A maioria das mortes foi cometida por policiais militares. Na corporação, é o 1º Batalhão de Choque, a Rota, o responsável pela maior quantidade de óbitos de suspeitos, com 58 em 2017. Na sequência, com 21 casos, vem o 41º Batalhão, de Santo André, e o 16º, do Rio Pequeno, com 18 vítimas.

O relatório traz 14 recomendações para a Secretaria da Segurança e para o Governo do Estado. Entre elas, está a reativação da Comissão Especial para a Redução da Letalidade, o fortalecimento da cultura de policiamento preventivo e comunitário, difusão da filosofia do método Giraldi, além da criação de uma disciplina sobre estereótipos de suspeitos e discriminação social e racial nas academias de polícia.

A maior parte dos casos entre os agentes estatais foram cometidos pela Polícia Militar. Após quedas em 2010, 2011 e 2013, a partir de 2014 a PM retoma um grau de letalidade que nos dois anos seguintes ficaria acima do patamar dos 800 casos, atingindo pela segunda vez em 16 anos a marca de mais de 900 casos em 2017. Apesar de o maior número ter sido cometido por agentes em serviço, tem crescido nos últimos anos as mortes cometidas por policiais de folga.

Letalidade caiu no primeiro semestre

Os dados do primeiro semestre de 2018 indicam queda da letalidade. Policiais do Estado de São Paulo mataram 415 pessoas em confrontos no primeiro semestre deste ano, queda de 9,5% em relação ao mesmo período do ano passado. No mesmo período, 27 policiais morreram, menor número de vitimização desde 2001.

Corte no bônus não foi aplicado

O secretário da Segurança Pública de São Paulo, Mágino Alves Barbosa Filho, decidiu deixar de aplicar um desconto previsto no bônus pago a policiais civis, militares e peritos em caso de alta nas mortes cometidas por esses agentes, como revelou o jornal O Estado de S. Paulo em maio.

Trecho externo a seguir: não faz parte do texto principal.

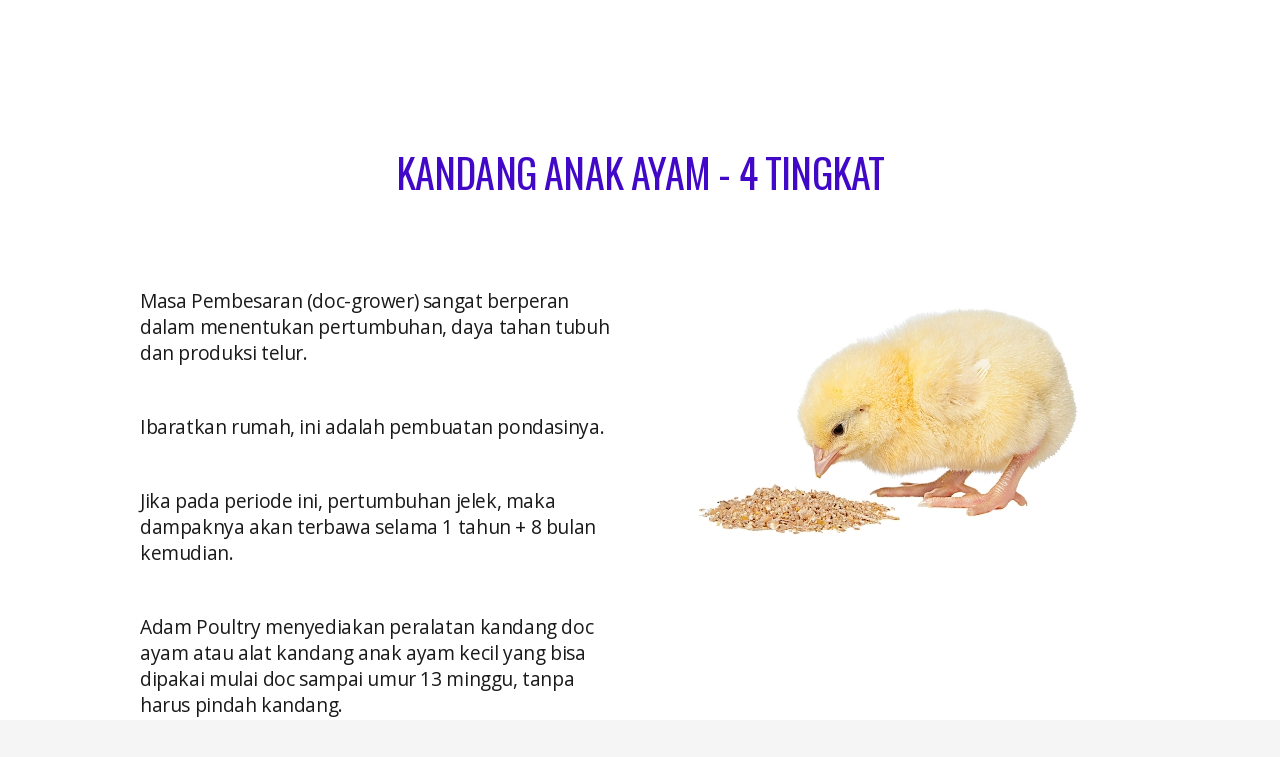

--- FILE ---
content_type: application/javascript
request_url: https://adam-nv.com/wp-content/plugins/Ultimate_VC_Addons/assets/min-js/video_module.min.js?ver=3.19.8
body_size: 310
content:
!function(l){function v(){l(".ult-video").each(function(){this.nodeClass="."+l(this).attr("id");var t=jQuery(this.nodeClass).find(".ultv-video__outer-wrap");t.off("click").on("click",function(t){e(l(this).find(".ultv-video__play"))}),"1"!=t.data("autoplay")&&1!=t.data("device")||e(jQuery(this.nodeClass).find(".ultv-video__play"))})}function e(t){var e=l("<iframe/>"),i=t.data("src");0==t.find("iframe").length&&(e.attr("src",i),e.attr("frameborder","0"),e.attr("allowfullscreen","1"),e.attr("allow","autoplay;encrypted-media;"),t.html(e)),t.closest(".ultv-video__outer-wrap").find(".ultv-vimeo-wrap").hide()}l(document).ready(function(t){for(var e=l(".ult-video").map(function(){return l(this).attr("id")}).get(),i=l(".ultv-video__outer-wrap").map(function(){return l(this).attr("data-iconbg")}).get(),o=l(".ultv-video__outer-wrap").map(function(){return l(this).attr("data-overcolor")}).get(),a=l(".ultv-video__outer-wrap").map(function(){return l(this).attr("data-defaultbg")}).get(),u=l(".ultv-video__outer-wrap").map(function(){return l(this).attr("data-defaultplay")}).get(),r=l(".ultv-video").map(function(){return l(this).attr("data-videotype")}).get(),n=e.length-1;0<=n;n--){l("#"+e[n]+" .ultv-video").find(" .ultv-video__outer-wrap").css("color",i[n]),l("#"+e[n]+" .ultv-video").find(" .ultv-youtube-icon-bg").css({fill:a[n]}),l("#"+e[n]+" .ultv-video").find(" .ultv-vimeo-icon-bg").css({fill:a[n]}),document.head.appendChild(document.createElement("style")).innerHTML="#"+e[n]+" .ultv-video .ultv-video__outer-wrap:before {background: "+o[n]+";}"}for(var d=0;d<=u.length-1;d++)"icon"==u[d]?l(".ultv-video").find(" .ultv-video__outer-wrap").hover(function(){var t=l(this);t.css("color",t.data("hoverbg"))},function(){var t=l(this);t.css("color",t.data("iconbg"))}):"defaulticon"==u[d]&&("uv_iframe"==r[d]?l(".ultv-video").find(" .ultv-video__outer-wrap").hover(function(){var t=l(this);t.find(" .ultv-youtube-icon-bg").css({fill:t.data("defaulthoverbg")})},function(){var t=l(this);t.find(" .ultv-youtube-icon-bg").css({fill:t.data("defaultbg")})}):"vimeo_video"==r[d]&&l(".ultv-video").find(" .ultv-video__outer-wrap").hover(function(){var t=l(this);t.find(" .ultv-vimeo-icon-bg").css({fill:t.data("defaulthoverbg")})},function(){var t=l(this);t.find(" .ultv-vimeo-icon-bg").css({fill:t.data("defaultbg")})}));v(),l(window).resize(function(t){v()})})}(jQuery);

Mesmo com a letalidade policial recorde constatada em 2017, em todos os trimestres Mágino tomou a decisão de que a redução de até 20% no bônus trimestral, cujo valor total pode chegar a R$ 2 mil para cada policial, não seria aplicada em razão de um suposto “novo paradigma no comportamento criminal”: os bandidos estariam atuando com mais violência e usando fuzis, por exemplo, com maior frequência.